> **Parts of the exercise**
(1) In the article on the Phelps creative leadership change, who is named as the agency's president?
(2) Sum up the article on the Phelps creative leadership change in two sentences.
(3) Pick up the article on the Phelps creative leadership change where it stops, and keep writing it.

> **Supplied passage**

April 18, 2017 | 11 min read

It’s not often that outgoing C-level officers get to hand-pick their own successors in the agency world. But that’s what retiring hall of fame chief creative officer Howie Cohen was able to do at Phelps in Los Angeles.

Howie Cohen and Tony Stern

Howie Cohen (l) and Tony Stern (r) of Phelps

Cohen and the Phelps agency chose advertising veteran Tony Stern as the new chief creative officer to lead the creative charge, putting the agency in capable hands.

“I was honored that this agency wanted me to be part of the process. But it's such an important transition for Phelps, I guess for any agency, to have top creative talent helping to lead the effort. And so I joined Ed Chambliss – our president – in several interviews with some very qualified people, and Tony just stuck out,” said Cohen.

“It just felt right, and it felt right for a lot of reasons based on what we're looking for. One thing obviously is the creative ability. Somebody who's really got the chops. But obviously if you're going to be a chief creative officer, you're not doing it all yourself so we needed somebody who could also be an effective leader, somebody that our people could look up to. It’s very critical to our culture to have somebody who can do it, and that can lead it, and earn the respect of a lot of talented people around the agency.”

> **Supplied material**
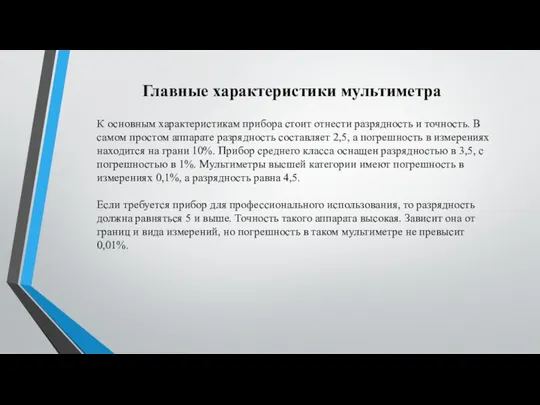 Главные характеристики мультиметра К основным характеристикам прибора стоит отнести разрядность и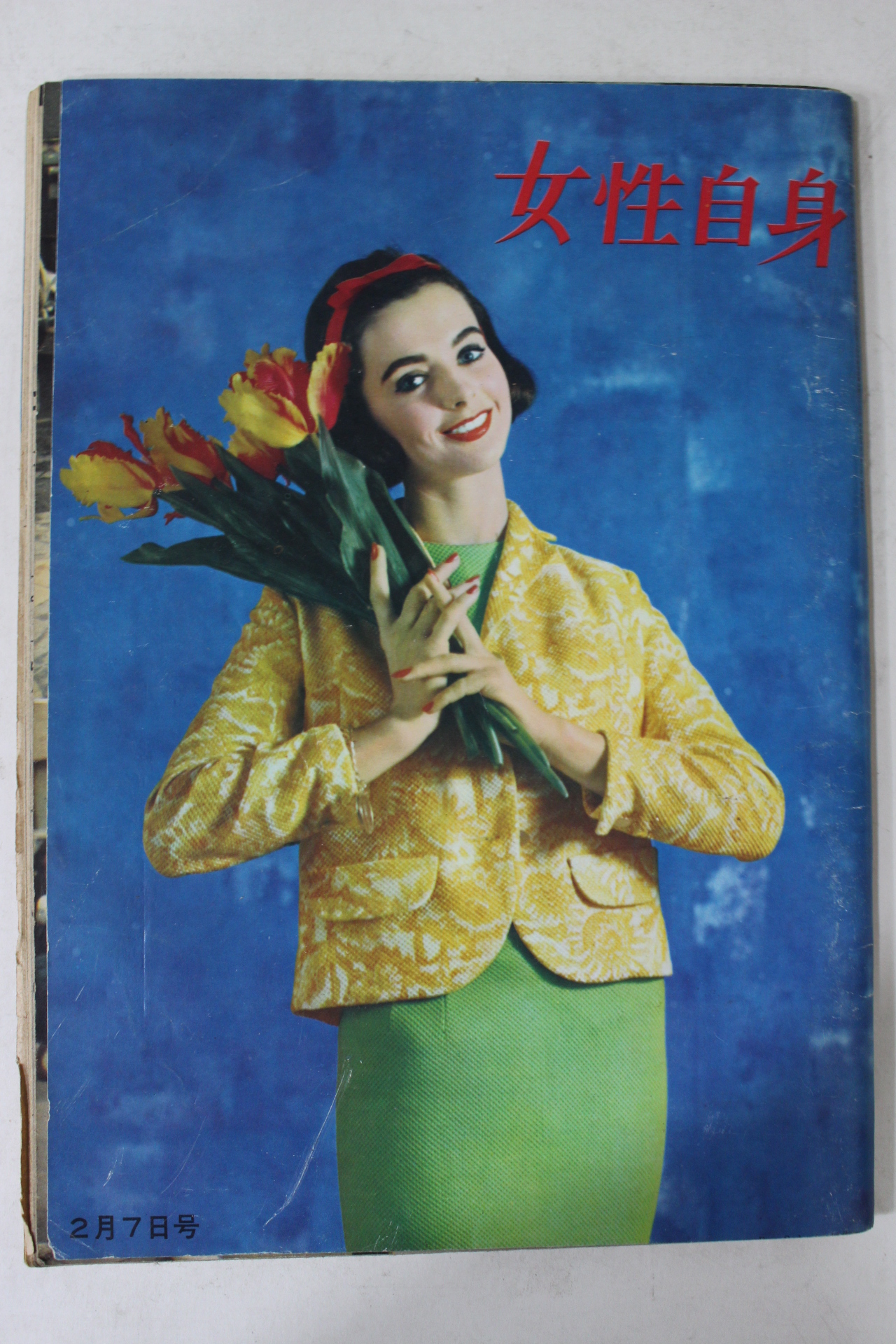 1962년(소화36년) 일본간행 여성자신 2월7일호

> **Answers by item number**
(1) Ed Chambliss.

(2) Retiring chief creative officer Howie Cohen helped pick his own successor at Phelps in Los Angeles, joining president Ed Chambliss in interviews that led to the hiring of advertising veteran Tony Stern. Cohen said Stern stood out because he has real creative ability and can also lead the agency's talented people and earn their respect, which Cohen called critical to the agency's culture.

(3)
Cohen certainly knows talent, having been in the advertising business since the Mad Men era and seeing the many changes that have come to the industry. He is a two-time Clio hall of famer who created iconic 70s Alka Seltzer ads (“I can’t believe I ate the whole thing” and “Try it, you’ll like it”). Cohen is retiring after a career that spanned five decades, the last two with Phelps where he led defining campaigns for such brands as Petco, Tahiti Tourisme and City of Hope.

In Stern, Phelps got someone with not just a glowing resume but also fits the independent, everybody-has-a-voice vibe.

Stern has worked with some of the world’s largest brands – including Adobe, Electronic Arts, Google, Hyundai and Smirnoff – for large creative agencies, including David&Goliath, Goodby Silverstein & Partners and J. Walter Thompson. He has worked inside major advertisers, creating advertising and content for such launches as the iPad Air and the Google.org global initiative. Most recently, he has played creative consultant to advertisers, agencies and tech startups, building a broad perspective on new opportunities in the creative space.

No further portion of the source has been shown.